A Rapid Response Team (RRT) call signals a specialized medical intervention in a hospital setting, designed to provide immediate, expert care to a patient showing signs of a serious decline. This system is a proactive patient safety initiative, established on the principle that most cardiac or respiratory arrests are preceded by subtle but noticeable physiological changes hours in advance. The primary goal of activating the RRT is to intervene during this window of opportunity, stabilizing the patient’s condition and preventing a full-blown medical crisis. The RRT brings high-level expertise directly to the bedside to provide immediate assessment and treatment, aiming to avert major adverse events.
Defining the Rapid Response Team
The Rapid Response Team is a multidisciplinary group of highly skilled healthcare professionals who bring the capabilities of an Intensive Care Unit (ICU) to a patient on a general hospital floor. This team structure is intentionally built to handle complex and rapidly changing medical situations outside of the traditional critical care environment. The core composition of the RRT typically includes an experienced critical care nurse, a respiratory therapist, and often a physician or advanced practice provider (APP) specializing in acute care or critical care medicine.
The team’s mission focuses on early detection and stabilization of clinical deterioration before it progresses to a life-threatening event. The critical care nurse provides advanced assessment skills and is prepared for rapid intervention, while the respiratory therapist manages the patient’s airway and breathing issues. The physician or APP offers immediate medical direction, allowing for quick changes to the treatment plan, medication orders, and diagnostic testing. This coordinated effort ensures that patients on regular units receive the immediate attention and expertise usually reserved for the ICU.
Criteria for Activation
RRT activation is triggered by specific, measurable physiological changes that indicate a patient is at risk of serious decline. These criteria are often standardized across hospitals and are frequently based on Early Warning Scores (EWS), which assign points to various vital sign abnormalities.

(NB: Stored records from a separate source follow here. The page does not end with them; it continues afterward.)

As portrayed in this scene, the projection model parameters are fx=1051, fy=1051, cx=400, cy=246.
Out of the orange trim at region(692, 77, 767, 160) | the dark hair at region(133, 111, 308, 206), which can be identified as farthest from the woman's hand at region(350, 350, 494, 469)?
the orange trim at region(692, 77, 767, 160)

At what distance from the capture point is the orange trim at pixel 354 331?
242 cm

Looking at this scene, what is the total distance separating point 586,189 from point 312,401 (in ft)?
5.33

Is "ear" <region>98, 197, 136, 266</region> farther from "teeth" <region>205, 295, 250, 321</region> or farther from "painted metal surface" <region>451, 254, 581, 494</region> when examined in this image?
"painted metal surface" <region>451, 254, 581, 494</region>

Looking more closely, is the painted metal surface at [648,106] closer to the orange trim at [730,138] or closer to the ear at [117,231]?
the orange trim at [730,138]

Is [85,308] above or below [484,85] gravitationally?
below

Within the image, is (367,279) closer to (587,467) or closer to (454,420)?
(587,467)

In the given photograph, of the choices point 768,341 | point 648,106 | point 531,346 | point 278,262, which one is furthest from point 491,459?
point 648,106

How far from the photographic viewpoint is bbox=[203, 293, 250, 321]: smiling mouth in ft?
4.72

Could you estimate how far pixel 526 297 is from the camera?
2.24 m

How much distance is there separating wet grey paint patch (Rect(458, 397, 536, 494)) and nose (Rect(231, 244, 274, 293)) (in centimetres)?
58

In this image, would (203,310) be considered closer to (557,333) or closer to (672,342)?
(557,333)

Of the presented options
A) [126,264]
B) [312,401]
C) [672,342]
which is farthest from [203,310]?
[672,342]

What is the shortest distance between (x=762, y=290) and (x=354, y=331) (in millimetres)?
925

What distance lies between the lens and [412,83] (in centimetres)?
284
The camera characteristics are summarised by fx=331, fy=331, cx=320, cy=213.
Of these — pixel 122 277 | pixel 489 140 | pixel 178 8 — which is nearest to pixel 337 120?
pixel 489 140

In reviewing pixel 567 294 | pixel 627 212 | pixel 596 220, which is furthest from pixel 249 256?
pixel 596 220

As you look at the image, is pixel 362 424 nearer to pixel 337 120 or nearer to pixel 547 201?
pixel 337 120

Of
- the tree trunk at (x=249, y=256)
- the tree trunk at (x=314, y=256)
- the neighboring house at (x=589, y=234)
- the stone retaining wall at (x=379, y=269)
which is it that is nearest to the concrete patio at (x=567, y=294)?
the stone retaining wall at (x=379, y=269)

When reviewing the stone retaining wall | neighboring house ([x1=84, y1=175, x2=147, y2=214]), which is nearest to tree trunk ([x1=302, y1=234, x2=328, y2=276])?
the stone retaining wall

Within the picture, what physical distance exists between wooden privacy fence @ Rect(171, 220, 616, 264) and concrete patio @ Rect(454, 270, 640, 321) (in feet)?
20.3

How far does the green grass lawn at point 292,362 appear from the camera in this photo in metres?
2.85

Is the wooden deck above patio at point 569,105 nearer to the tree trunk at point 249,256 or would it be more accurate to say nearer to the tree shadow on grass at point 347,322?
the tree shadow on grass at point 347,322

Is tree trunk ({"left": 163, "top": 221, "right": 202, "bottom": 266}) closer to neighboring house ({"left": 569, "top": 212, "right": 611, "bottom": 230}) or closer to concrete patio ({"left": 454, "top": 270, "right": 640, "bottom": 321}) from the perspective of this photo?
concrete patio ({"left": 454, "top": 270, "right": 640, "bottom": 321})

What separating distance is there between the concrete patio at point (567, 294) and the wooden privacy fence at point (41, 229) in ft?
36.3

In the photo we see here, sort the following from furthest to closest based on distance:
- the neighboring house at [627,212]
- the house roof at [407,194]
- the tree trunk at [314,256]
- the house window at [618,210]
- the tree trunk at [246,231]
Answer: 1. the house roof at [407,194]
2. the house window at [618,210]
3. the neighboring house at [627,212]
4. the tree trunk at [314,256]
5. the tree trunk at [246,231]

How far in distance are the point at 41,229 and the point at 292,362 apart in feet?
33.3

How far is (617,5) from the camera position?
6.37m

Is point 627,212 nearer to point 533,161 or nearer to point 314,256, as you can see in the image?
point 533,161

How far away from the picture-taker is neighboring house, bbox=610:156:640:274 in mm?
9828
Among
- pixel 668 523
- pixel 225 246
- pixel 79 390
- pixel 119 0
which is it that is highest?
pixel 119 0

A common trigger is an acute, sustained change in heart rate, such as a rate falling below 40 beats per minute or rising above 140 beats per minute. Respiratory distress represents one of the most frequent reasons for a call, including a drop in oxygen saturation below 90% despite supplemental oxygen or a respiratory rate that is too fast (over 28 breaths per minute) or too slow (under 8 breaths per minute). Changes in blood pressure are also significant indicators, such as a systolic blood pressure less than 90 mmHg. Beyond specific numbers, an acute change in a patient’s mental status, like sudden confusion, agitation, or unexplained lethargy, also mandates an RRT call. A general concern expressed by any staff member, or even the patient’s family, is also considered a valid reason for activation.
The RRT Process and Patient Care
Once the criteria for activation are met, the RRT is rapidly mobilized to the patient’s bedside, typically within minutes of the call being placed. Their immediate priority is a rapid, focused assessment to determine the cause of the patient’s deterioration and to establish immediate stabilization interventions. This initial assessment involves re-checking vital signs, performing a thorough physical exam, and reviewing the patient’s current medical status and recent history.
The team then initiates immediate stabilizing measures, which may include starting or adjusting oxygen therapy, administering intravenous fluids to correct low blood pressure, or giving specific medications. They may quickly order point-of-care diagnostic tests, such as a bedside glucose check, an arterial blood gas analysis, or an electrocardiogram, to further pinpoint the underlying issue. The RRT works closely with the patient’s primary care team, using structured communication tools to ensure clear information exchange about the patient’s condition and the interventions performed.
Following stabilization, the RRT determines the patient’s disposition, which is the next level of care required. If the patient’s condition improves, they can remain on the current unit with an adjusted treatment plan and increased monitoring. If the patient remains unstable or requires continuous, high-level support, the team coordinates a safe transfer to a higher level of care, such as the ICU or a telemetry unit. The RRT call often results in a revised plan of care.
RRT vs. Code Blue
The distinction between a Rapid Response Team call and a “Code Blue” is fundamental to understanding modern hospital safety systems. The RRT is a proactive measure initiated when a patient is declining but is still breathing and has a pulse. The purpose is prevention—to intervene early enough to reverse the deterioration and avoid the ultimate crisis.
In contrast, a Code Blue is a reactive measure called only after a patient has suffered a cardiopulmonary arrest. This event triggers the full resuscitation team to perform Cardiopulmonary Resuscitation (CPR) and Advanced Cardiac Life Support (ACLS). While the RRT brings ICU expertise to prevent arrest, the Code Blue team arrives to attempt to reverse death. The RRT is the first line of defense, whereas the Code Blue team represents the last resort for a patient already in a full medical emergency.